- **PROVIDED TEXT**:
⁂

Press freedom in Britain is now dead in the water
- Written by Tim Crook
Britain’s rights to basic freedom of expression, which writers, journalists and free-speech activists fought for over centuries have been sacrificed and abandoned in the space of a few short disastrous years.
Free speech and the freedom of the press to do its job without fear or favour is one of the most important pillars of a true democracy. But this is in greater danger of being sacrificed than at any time in living memory.
There is a shameful litany of ways in which journalists' ability to perform this key role is being compromised and undermined.
Confidential sources and public office
Take the use of sources: in a liberal democracy the unfettered flow of important information to the public is wholly dependent on confidential sources being protected when contacting and communicating with journalists.
Sometimes sources are committing crimes by leaking to journalists and taking that risk may mean they need to be paid for their information. Why is it a crime to pay a public official for information and not a crime to pay anyone else? This is inconsistent, and criminalising the act of rewarding whistle-blowers undermines the protection of sources.
But this notion of source protection has been wrecked by the machinations of News Corporation’s “management and standards committee”, the Metropolitan Police, the Crown Prosecution Service, the Director of Public Prosecution and judiciary.
It would appear thousands of confidential emails between journalists and their sources at The Sun and the former News of the World were accessed in evidence searching by the Metropolitan Police during Operation Elveden – an operation that has cost the public £11.3m so far.
Neither the journalists nor their sources were given any right to oppose this breach of their confidentiality. There was no independent hearing before a judge to decide if their Article 10 rights to free expression under the European Convention on Human Rights would be violated.

⁂

- **DATA SECTION**:

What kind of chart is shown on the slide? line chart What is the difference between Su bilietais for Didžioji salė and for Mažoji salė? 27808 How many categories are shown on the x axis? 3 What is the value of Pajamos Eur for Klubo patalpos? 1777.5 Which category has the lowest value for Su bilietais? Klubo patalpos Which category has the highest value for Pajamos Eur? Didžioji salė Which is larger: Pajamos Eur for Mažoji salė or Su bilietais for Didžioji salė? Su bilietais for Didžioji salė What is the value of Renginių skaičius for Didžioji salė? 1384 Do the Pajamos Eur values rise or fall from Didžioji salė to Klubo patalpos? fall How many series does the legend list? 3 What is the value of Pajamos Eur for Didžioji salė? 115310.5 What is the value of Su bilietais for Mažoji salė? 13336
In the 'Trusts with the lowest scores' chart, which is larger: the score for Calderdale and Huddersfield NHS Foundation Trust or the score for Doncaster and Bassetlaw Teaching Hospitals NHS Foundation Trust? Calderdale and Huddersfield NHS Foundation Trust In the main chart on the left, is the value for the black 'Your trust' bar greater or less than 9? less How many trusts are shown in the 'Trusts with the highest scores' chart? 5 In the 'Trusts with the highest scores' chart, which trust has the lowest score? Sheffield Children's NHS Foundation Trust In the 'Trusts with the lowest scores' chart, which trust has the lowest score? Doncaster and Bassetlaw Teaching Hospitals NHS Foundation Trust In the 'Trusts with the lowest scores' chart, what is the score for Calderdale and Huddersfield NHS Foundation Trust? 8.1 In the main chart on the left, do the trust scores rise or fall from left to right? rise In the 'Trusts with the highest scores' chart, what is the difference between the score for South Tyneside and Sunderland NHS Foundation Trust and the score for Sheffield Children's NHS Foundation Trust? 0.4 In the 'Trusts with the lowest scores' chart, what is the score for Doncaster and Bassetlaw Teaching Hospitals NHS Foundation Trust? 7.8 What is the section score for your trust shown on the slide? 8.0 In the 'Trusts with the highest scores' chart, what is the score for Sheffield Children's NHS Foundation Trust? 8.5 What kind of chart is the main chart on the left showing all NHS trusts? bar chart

⁂

- **TASK GOAL**: In the article on press freedom, reproduce the passage between "Sometimes sources are" and "public £11.3m so far.", inclusive, substituting "reporters" for "journalists".

- **RESPONSE**:
Sometimes sources are committing crimes by leaking to reporters and taking that risk may mean they need to be paid for their information. Why is it a crime to pay a public official for information and not a crime to pay anyone else? This is inconsistent, and criminalising the act of rewarding whistle-blowers undermines the protection of sources.
But this notion of source protection has been wrecked by the machinations of News Corporation’s “management and standards committee”, the Metropolitan Police, the Crown Prosecution Service, the Director of Public Prosecution and judiciary.
It would appear thousands of confidential emails between reporters and their sources at The Sun and the former News of the World were accessed in evidence searching by the Metropolitan Police during Operation Elveden – an operation that has cost the public £11.3m so far.